_Task brief_
Give the lines of the listing below as a JSON list of strings, one string per line and blank lines omitted, from the start of the listing through the line containing "Answer: the point". Leave the pictures out of the answer.

○ ○ ○ ○ ○ ○ ○

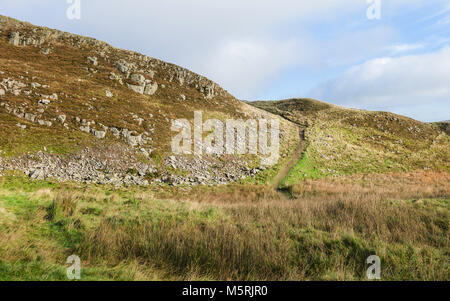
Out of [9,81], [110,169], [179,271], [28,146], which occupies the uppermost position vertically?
[9,81]

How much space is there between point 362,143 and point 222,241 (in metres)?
46.0

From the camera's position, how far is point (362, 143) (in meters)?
44.1

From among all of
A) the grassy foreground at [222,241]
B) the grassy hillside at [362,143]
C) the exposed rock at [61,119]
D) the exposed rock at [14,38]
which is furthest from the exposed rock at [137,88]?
the grassy foreground at [222,241]

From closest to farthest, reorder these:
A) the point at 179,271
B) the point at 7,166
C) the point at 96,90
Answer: the point at 179,271 < the point at 7,166 < the point at 96,90

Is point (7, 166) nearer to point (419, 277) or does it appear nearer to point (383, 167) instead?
point (419, 277)

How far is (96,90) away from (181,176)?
19.6 m

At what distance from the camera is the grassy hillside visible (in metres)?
31.5

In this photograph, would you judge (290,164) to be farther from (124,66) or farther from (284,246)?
(124,66)

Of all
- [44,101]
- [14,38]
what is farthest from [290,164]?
[14,38]

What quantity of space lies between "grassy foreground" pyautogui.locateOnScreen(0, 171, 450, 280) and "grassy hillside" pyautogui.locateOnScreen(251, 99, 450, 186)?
1481 cm

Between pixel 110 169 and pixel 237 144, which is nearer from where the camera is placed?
pixel 110 169

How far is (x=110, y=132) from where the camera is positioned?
2527 centimetres

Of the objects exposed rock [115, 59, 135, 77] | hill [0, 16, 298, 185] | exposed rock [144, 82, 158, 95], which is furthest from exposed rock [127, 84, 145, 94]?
exposed rock [115, 59, 135, 77]
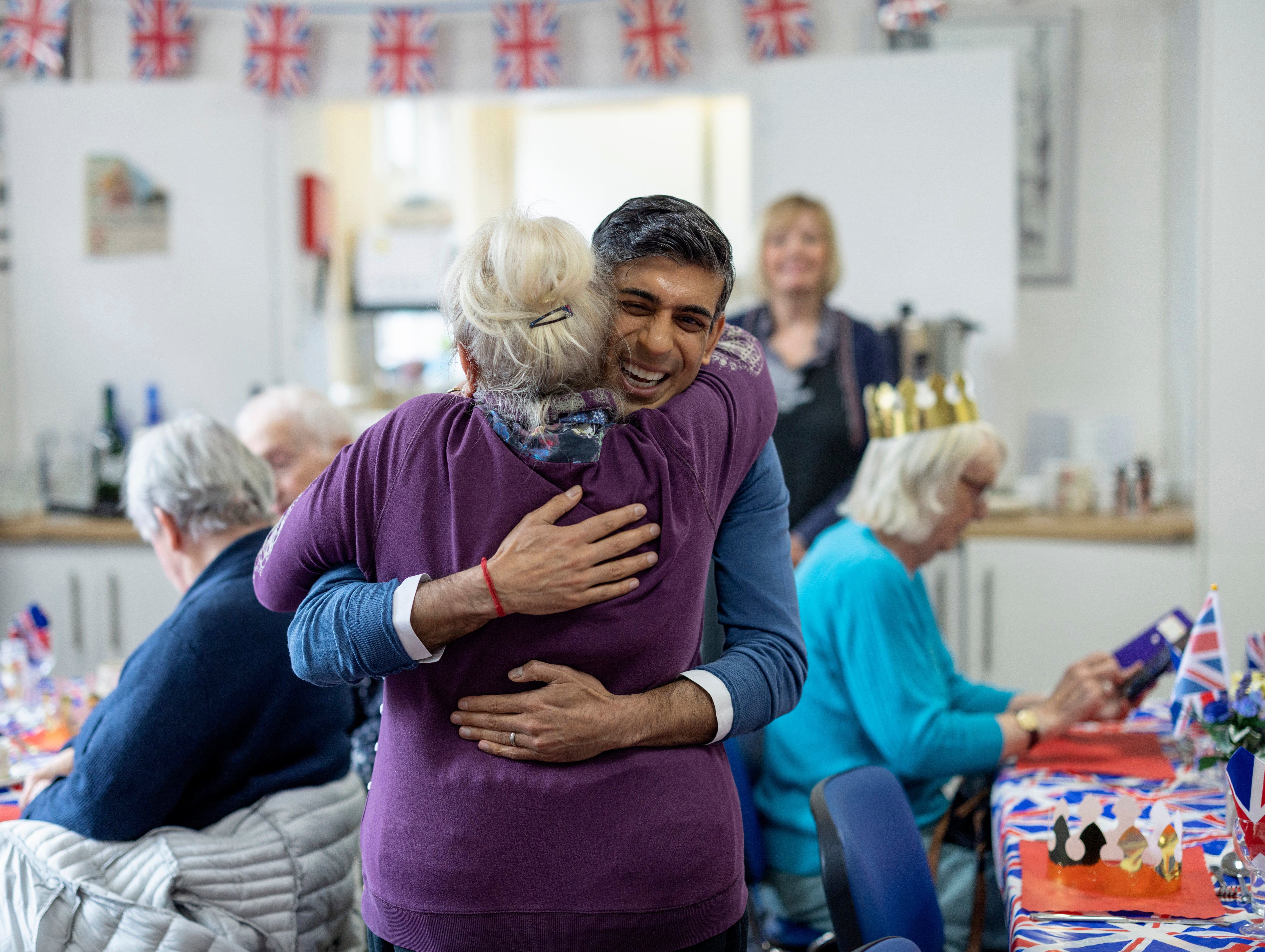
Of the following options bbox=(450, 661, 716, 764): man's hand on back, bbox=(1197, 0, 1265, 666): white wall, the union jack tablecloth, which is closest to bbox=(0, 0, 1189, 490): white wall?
bbox=(1197, 0, 1265, 666): white wall

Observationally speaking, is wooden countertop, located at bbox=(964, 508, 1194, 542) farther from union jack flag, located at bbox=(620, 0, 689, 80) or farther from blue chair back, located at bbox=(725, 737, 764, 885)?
union jack flag, located at bbox=(620, 0, 689, 80)

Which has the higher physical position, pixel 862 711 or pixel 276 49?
pixel 276 49

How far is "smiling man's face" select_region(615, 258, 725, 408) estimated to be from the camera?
112cm

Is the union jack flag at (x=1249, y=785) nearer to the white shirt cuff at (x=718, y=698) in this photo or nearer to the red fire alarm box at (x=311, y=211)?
the white shirt cuff at (x=718, y=698)

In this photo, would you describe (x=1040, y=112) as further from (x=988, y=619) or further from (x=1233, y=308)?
(x=988, y=619)

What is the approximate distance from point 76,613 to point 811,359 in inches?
99.9

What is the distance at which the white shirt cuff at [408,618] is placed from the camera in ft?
3.19

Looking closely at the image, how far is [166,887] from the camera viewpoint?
4.64 ft

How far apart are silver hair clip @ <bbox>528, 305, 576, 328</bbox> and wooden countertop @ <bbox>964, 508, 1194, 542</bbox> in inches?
104

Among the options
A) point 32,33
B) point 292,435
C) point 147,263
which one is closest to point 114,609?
point 147,263

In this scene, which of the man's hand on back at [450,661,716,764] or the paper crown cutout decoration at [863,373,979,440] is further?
the paper crown cutout decoration at [863,373,979,440]

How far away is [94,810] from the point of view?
1.43 metres

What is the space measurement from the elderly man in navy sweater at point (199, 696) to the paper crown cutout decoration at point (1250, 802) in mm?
1199

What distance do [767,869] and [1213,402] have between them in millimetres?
2328
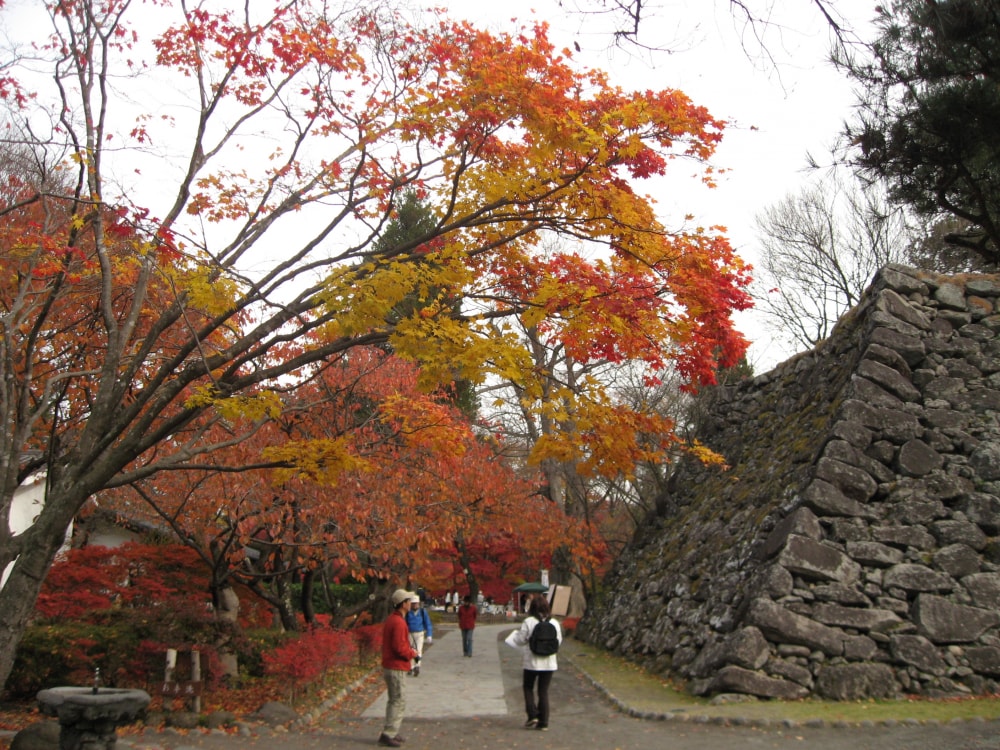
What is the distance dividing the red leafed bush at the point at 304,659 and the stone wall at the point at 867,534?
5262mm

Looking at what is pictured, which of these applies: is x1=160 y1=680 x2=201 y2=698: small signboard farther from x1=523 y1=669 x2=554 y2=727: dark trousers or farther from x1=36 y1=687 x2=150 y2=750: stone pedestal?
x1=523 y1=669 x2=554 y2=727: dark trousers

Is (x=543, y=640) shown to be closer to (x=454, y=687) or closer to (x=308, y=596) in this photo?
(x=454, y=687)

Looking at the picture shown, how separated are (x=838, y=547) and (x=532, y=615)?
4.40 metres

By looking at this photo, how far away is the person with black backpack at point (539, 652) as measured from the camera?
946 cm

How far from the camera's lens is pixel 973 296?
13.4 metres

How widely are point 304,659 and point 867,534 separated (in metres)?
8.04

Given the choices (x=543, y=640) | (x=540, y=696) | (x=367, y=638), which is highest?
(x=543, y=640)

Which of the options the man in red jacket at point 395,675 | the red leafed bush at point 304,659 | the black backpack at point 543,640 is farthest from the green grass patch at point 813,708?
the red leafed bush at point 304,659

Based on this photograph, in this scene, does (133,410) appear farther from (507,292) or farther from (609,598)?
(609,598)

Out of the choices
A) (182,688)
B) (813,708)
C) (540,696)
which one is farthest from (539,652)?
(182,688)

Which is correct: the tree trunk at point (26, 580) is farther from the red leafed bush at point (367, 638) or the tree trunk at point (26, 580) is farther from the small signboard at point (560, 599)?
the small signboard at point (560, 599)

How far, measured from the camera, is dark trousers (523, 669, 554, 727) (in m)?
9.48

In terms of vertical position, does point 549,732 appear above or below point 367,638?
above

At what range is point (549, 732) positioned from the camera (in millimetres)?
9367
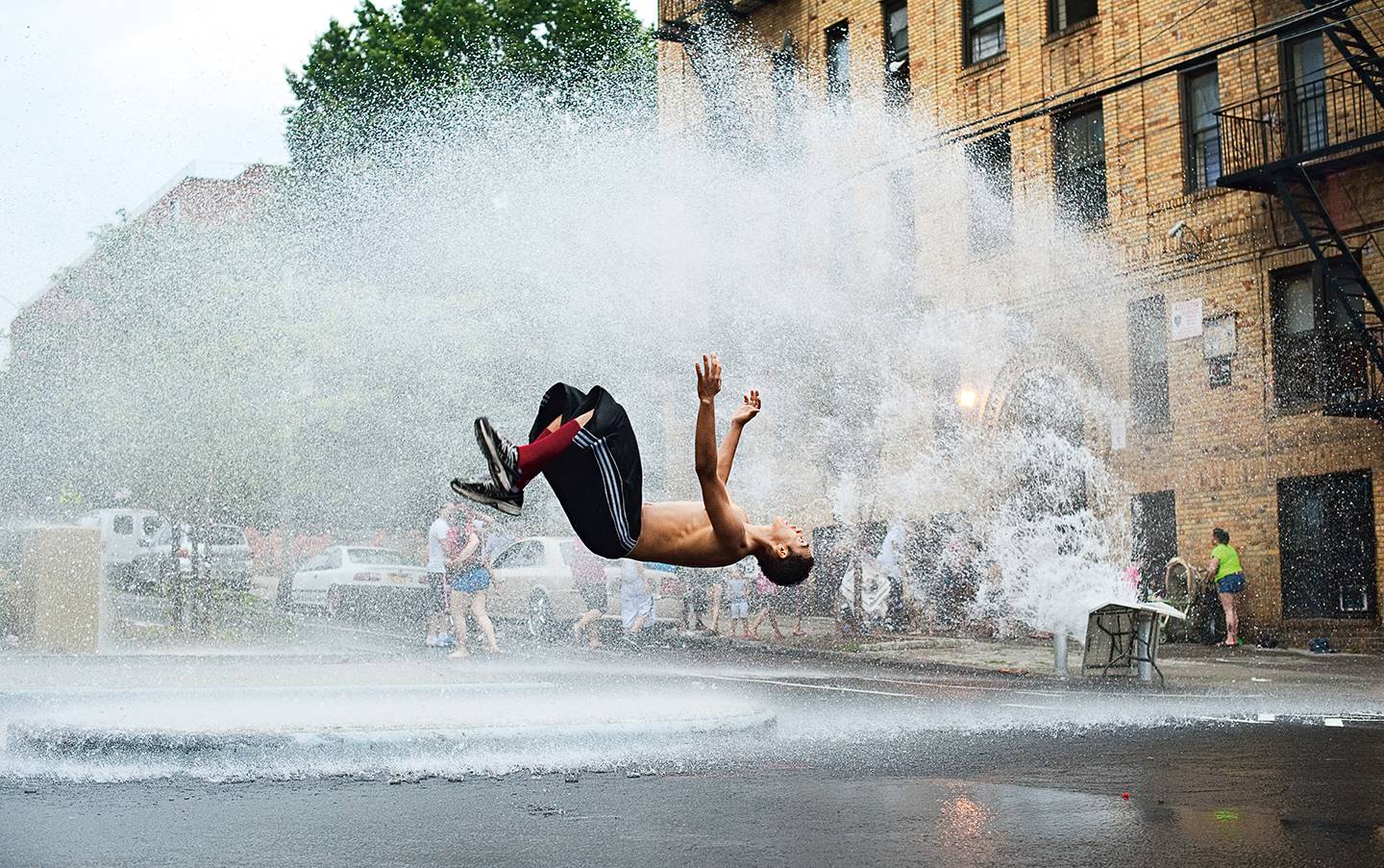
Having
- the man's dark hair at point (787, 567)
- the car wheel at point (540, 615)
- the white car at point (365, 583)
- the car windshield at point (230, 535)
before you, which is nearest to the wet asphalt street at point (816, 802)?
the man's dark hair at point (787, 567)

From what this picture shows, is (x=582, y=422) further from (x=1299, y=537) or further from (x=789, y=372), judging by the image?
(x=789, y=372)

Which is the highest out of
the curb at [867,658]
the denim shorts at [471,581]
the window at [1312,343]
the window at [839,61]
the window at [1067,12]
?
the window at [839,61]

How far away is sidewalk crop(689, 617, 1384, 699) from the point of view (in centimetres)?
1494

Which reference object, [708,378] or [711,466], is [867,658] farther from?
[708,378]

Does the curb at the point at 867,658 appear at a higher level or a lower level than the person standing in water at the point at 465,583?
lower

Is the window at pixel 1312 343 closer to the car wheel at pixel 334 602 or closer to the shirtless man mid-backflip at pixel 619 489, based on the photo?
the shirtless man mid-backflip at pixel 619 489

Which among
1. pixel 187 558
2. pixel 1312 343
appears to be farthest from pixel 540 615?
pixel 1312 343

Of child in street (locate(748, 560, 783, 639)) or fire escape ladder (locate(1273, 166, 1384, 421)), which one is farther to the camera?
child in street (locate(748, 560, 783, 639))

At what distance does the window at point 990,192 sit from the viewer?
24.5 meters

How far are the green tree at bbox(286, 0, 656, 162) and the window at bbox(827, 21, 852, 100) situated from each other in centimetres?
498

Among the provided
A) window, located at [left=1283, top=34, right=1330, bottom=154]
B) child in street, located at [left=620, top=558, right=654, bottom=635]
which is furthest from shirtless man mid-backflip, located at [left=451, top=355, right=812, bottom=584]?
window, located at [left=1283, top=34, right=1330, bottom=154]

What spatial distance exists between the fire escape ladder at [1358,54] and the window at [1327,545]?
189 inches

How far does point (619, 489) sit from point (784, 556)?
89 cm

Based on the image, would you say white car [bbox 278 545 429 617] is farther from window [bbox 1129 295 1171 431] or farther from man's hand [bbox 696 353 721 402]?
man's hand [bbox 696 353 721 402]
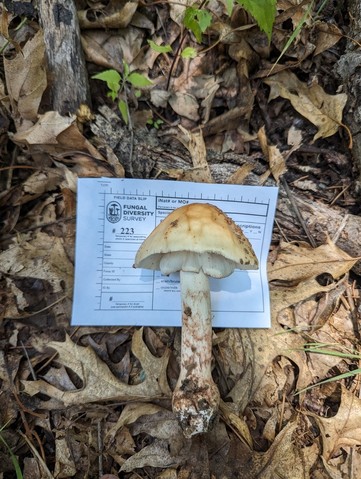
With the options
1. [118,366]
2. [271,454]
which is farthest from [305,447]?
[118,366]

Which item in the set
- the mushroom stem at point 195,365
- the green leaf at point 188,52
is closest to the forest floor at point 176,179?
the green leaf at point 188,52

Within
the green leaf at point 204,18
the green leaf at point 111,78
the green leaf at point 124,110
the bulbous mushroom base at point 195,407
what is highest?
the green leaf at point 204,18

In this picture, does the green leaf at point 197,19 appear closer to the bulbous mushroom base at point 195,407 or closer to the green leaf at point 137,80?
the green leaf at point 137,80

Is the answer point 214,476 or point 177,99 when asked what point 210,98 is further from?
point 214,476

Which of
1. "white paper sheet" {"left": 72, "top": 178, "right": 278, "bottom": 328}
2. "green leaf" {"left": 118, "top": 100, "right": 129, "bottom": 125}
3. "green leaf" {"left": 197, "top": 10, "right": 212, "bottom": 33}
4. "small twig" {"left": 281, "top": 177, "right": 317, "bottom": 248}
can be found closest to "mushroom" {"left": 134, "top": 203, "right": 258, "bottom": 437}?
"white paper sheet" {"left": 72, "top": 178, "right": 278, "bottom": 328}

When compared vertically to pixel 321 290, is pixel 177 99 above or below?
above

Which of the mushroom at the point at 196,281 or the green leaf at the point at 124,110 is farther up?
the green leaf at the point at 124,110
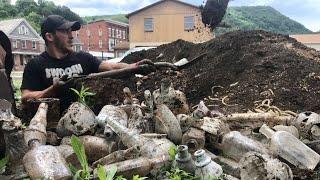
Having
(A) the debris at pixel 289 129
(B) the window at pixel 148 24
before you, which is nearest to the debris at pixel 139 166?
(A) the debris at pixel 289 129

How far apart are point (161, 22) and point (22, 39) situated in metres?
30.2

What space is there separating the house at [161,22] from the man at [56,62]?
100 feet

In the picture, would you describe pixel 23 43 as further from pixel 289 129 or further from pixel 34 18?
pixel 289 129

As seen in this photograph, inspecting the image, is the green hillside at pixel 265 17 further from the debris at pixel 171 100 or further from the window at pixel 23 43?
the debris at pixel 171 100

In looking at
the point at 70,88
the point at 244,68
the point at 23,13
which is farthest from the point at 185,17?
the point at 23,13

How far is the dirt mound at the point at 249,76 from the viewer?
5.46 meters

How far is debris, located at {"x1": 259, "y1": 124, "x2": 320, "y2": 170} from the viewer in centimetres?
296

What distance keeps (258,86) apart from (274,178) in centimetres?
355

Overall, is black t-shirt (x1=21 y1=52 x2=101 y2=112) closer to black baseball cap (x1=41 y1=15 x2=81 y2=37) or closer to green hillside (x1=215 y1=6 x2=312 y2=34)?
black baseball cap (x1=41 y1=15 x2=81 y2=37)

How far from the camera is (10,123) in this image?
10.0ft

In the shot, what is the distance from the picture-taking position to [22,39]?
6259cm

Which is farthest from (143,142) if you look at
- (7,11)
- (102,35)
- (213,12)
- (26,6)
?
(26,6)

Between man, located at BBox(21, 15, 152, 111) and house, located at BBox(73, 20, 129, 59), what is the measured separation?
217 ft

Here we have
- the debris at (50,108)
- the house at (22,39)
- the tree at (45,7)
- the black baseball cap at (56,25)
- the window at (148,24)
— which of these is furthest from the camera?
the tree at (45,7)
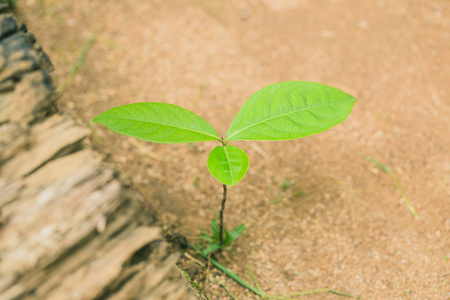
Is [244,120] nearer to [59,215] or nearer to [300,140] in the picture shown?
[59,215]

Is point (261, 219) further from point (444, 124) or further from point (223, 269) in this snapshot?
point (444, 124)

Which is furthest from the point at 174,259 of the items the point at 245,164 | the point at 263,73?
the point at 263,73

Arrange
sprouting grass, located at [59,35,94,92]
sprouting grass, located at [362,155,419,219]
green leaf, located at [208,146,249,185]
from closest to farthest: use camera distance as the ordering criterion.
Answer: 1. green leaf, located at [208,146,249,185]
2. sprouting grass, located at [362,155,419,219]
3. sprouting grass, located at [59,35,94,92]

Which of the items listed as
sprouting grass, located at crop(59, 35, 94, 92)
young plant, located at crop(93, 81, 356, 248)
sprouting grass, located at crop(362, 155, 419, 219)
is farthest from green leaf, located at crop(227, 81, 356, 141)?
sprouting grass, located at crop(59, 35, 94, 92)

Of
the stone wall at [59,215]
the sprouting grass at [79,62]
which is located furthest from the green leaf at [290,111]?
the sprouting grass at [79,62]

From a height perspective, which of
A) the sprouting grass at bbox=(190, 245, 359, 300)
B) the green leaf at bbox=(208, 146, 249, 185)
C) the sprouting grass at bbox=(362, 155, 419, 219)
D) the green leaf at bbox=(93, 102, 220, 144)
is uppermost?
the green leaf at bbox=(93, 102, 220, 144)

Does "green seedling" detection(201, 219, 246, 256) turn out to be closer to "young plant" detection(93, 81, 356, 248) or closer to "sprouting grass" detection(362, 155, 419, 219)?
"young plant" detection(93, 81, 356, 248)
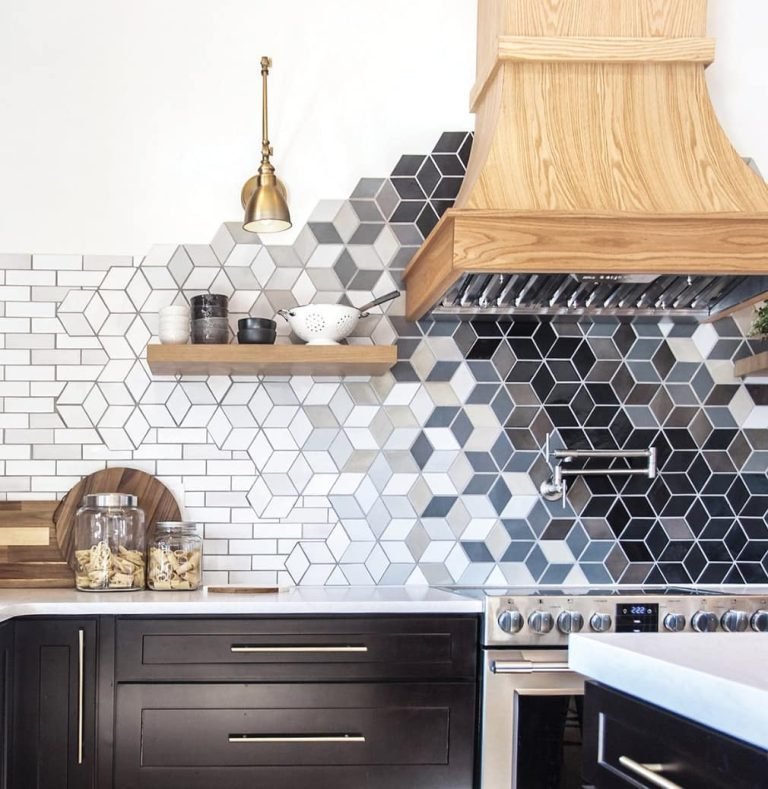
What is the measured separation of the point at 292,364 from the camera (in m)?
2.96

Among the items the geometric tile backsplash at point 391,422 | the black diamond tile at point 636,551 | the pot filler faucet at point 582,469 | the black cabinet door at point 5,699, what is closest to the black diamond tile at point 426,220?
the geometric tile backsplash at point 391,422

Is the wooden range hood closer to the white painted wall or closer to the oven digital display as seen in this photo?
the white painted wall

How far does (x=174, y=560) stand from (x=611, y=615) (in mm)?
1351

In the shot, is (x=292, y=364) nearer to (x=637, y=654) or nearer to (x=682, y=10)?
(x=682, y=10)

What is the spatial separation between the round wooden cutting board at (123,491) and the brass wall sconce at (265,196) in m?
0.92

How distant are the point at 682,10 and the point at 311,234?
4.54ft

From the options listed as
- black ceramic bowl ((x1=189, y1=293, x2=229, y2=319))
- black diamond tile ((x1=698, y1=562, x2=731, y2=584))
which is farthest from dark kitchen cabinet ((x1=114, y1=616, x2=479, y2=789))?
black diamond tile ((x1=698, y1=562, x2=731, y2=584))

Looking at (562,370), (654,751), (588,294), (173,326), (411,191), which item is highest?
(411,191)

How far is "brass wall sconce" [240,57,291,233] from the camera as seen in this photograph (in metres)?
2.98

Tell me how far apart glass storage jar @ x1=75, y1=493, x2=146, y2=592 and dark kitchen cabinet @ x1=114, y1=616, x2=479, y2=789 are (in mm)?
361

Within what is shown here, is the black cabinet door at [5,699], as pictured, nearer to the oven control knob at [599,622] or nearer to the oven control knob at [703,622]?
the oven control knob at [599,622]

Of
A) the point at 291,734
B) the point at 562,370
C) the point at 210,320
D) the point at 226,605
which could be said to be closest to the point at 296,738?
the point at 291,734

○ ○ ○ ○ ○ ○ ○

_Correct result_
[
  "Out of [9,81], [110,169], [179,271], [28,146], which occupies the uppermost position vertically?",
  "[9,81]",
  "How much space is there between point 362,143 and point 222,241 (in metres)?",
  "46.0",
  "From the camera's position, how far is point (362, 143) (in meters)?",
  "44.1",
  "From among all of",
  "A) the grassy foreground at [222,241]",
  "B) the grassy hillside at [362,143]",
  "C) the exposed rock at [61,119]",
  "D) the exposed rock at [14,38]",
  "which is furthest from the exposed rock at [137,88]?",
  "the grassy foreground at [222,241]",
  "From closest to farthest, reorder these:",
  "A) the point at 179,271",
  "B) the point at 7,166",
  "C) the point at 96,90",
  "Answer: the point at 179,271 < the point at 7,166 < the point at 96,90"
]